Update the parameter file

JUMPt requires a parameter file (JUMPt.parms). The user needed to specify the following parameters in the 'JUMPt.params' file.

1. JUMPt setting
2. Input file name (along with the exact path)
3. Bin size('bin_size') to fit proteins each time
4. MATLAB optimization algorithm
5. Purity of SILAC food

Run JUMPt program (Demo data set)

Launch the MATLAB software and open the JUMPt main program file "PT_main.m" in it, as shown in the figure 2. Press the "Run' button as shown in the figure to start the program. Once the program begins, it will show the progress of protein fitting and the successful completion (Fig. 3).
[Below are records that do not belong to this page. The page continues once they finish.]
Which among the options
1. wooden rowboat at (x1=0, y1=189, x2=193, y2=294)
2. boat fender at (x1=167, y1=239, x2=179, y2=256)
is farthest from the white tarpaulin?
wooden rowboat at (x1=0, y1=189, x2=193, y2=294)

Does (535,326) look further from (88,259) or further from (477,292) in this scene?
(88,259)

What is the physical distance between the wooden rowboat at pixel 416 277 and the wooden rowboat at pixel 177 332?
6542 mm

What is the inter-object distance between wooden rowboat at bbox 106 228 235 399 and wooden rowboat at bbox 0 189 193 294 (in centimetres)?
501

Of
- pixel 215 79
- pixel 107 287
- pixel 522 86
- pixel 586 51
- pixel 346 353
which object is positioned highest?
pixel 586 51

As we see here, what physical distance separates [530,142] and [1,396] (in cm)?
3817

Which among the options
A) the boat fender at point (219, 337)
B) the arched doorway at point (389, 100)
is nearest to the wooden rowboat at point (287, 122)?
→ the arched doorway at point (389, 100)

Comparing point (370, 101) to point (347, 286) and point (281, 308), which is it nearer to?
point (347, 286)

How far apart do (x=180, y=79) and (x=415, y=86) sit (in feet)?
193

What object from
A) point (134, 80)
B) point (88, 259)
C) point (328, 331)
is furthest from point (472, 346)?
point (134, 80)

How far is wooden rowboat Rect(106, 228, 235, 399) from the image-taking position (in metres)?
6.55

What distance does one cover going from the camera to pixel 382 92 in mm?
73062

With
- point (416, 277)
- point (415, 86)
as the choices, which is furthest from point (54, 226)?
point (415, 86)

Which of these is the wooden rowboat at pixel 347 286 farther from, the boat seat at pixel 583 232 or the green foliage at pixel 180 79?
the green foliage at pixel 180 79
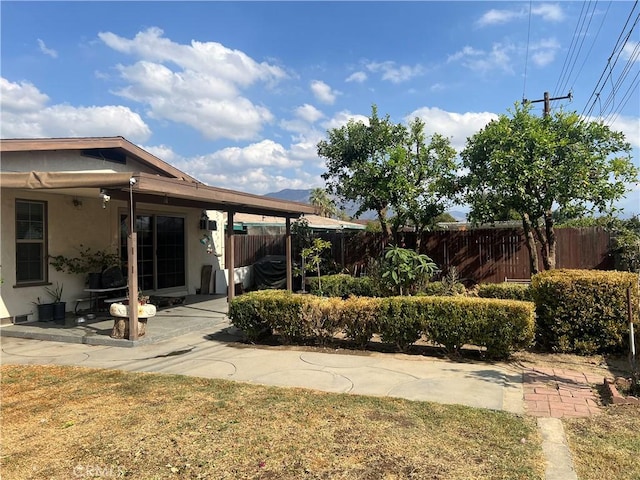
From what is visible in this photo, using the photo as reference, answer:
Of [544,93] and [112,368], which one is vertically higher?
Result: [544,93]

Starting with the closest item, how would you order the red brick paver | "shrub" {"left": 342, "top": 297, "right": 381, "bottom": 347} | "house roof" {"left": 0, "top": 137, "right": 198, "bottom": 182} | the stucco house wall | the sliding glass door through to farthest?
the red brick paver → "shrub" {"left": 342, "top": 297, "right": 381, "bottom": 347} → "house roof" {"left": 0, "top": 137, "right": 198, "bottom": 182} → the stucco house wall → the sliding glass door

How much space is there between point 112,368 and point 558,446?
17.0 feet

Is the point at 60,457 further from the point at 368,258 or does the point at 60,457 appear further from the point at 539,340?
the point at 368,258

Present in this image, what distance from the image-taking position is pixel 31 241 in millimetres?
8805

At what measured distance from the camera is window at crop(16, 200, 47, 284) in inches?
338

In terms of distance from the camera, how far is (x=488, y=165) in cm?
1098

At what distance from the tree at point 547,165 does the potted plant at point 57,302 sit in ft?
31.6

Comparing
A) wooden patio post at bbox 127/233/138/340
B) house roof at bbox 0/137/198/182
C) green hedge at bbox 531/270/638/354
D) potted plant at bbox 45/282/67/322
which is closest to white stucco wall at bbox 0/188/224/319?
potted plant at bbox 45/282/67/322

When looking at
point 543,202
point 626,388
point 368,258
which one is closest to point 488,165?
point 543,202

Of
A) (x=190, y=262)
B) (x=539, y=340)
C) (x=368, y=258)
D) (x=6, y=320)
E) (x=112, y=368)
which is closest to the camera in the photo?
(x=112, y=368)

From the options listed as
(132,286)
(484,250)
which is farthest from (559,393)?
(484,250)

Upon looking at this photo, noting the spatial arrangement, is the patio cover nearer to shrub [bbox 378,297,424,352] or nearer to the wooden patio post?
the wooden patio post

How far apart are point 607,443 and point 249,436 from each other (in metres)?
2.82

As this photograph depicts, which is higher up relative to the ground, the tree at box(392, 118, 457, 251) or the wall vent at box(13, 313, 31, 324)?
the tree at box(392, 118, 457, 251)
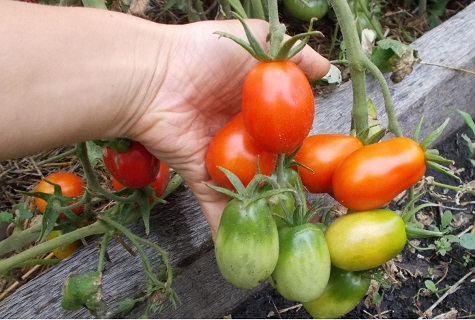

Non-linear fitting of proteins and Lys data using ODE is computationally expensive, especially when the protein data is huge (e.g.,> 1000 proteins). To reduce the computational complexity, we divide the proteins into sets with bin sizes between 100 -10. The program finds the optimal degradation rates (turnover rates or Half-lives) by fitting protein data (in setting-1) and free-Lys data (in setting-2 and setting-3).

Output file information

An output excel file is generated with a prefix 'results_' to the input file name will be generated in the same folder where the input file is located. The final results with protein half-lives (in days) and their confidence intervals were saved to the output file. In addition, parameters used to calculate the half-lives were also saved in the output file.

Maintainers

To submit bug reports and feature suggestions, please contact:

Surendhar Reddy Chepyala ([email protected]) and Junmin Peng ([email protected])

Acknowledgment

We acknowledge St. Jude Children's Research Hospital, ALSAC (American Lebanese Syrian Associated Charities) and National Institute of Health for supporting the development of JUMP Software Suite.

References

1. Chepyala et al., JUMPt: Comprehensive protein turnover modeling of in vivo pulse SILAC data by ordinary differential equations. Analytical chemistry (under review)
2. Wang, X., et al., JUMP: a tag-based database search tool for peptide identification with high sensitivity and accuracy. Molecular & Cellular Proteomics, 2014. 13(12): p. 3663-3673.
3. Wang, X., et al., JUMPm: A Tool for Large-Scale Identification of Metabolites in Untargeted Metabolomics. Metabolites, 2020. 10(5): p. 190.
4. Li, Y., et al., JUMPg: an integrative proteogenomics pipeline identifying unannotated proteins in human brain and cancer cells. Journal of proteome research, 2016. 15(7): p. 2309-2320.
5. Tan, H., et al., Integrative proteomics and phosphoproteomics profiling reveals dynamic signaling networks and bioenergetics pathways underlying T cell activation. Immunity, 2017. 46(3): p. 488-503.
6. Peng, J., et al., Evaluation of multidimensional chromatography coupled with tandem mass spectrometry (LC/LC− MS/MS) for large-scale protein analysis: the yeast proteome. Journal of proteome research, 2003. 2(1): p. 43-50.
7. Niu, M., et al., Extensive peptide fractionation and y 1 ion-based interference detection method for enabling accurate quantification by isobaric labeling and mass spectrometry. Analytical chemistry, 2017. 89(5): p. 2956-2963.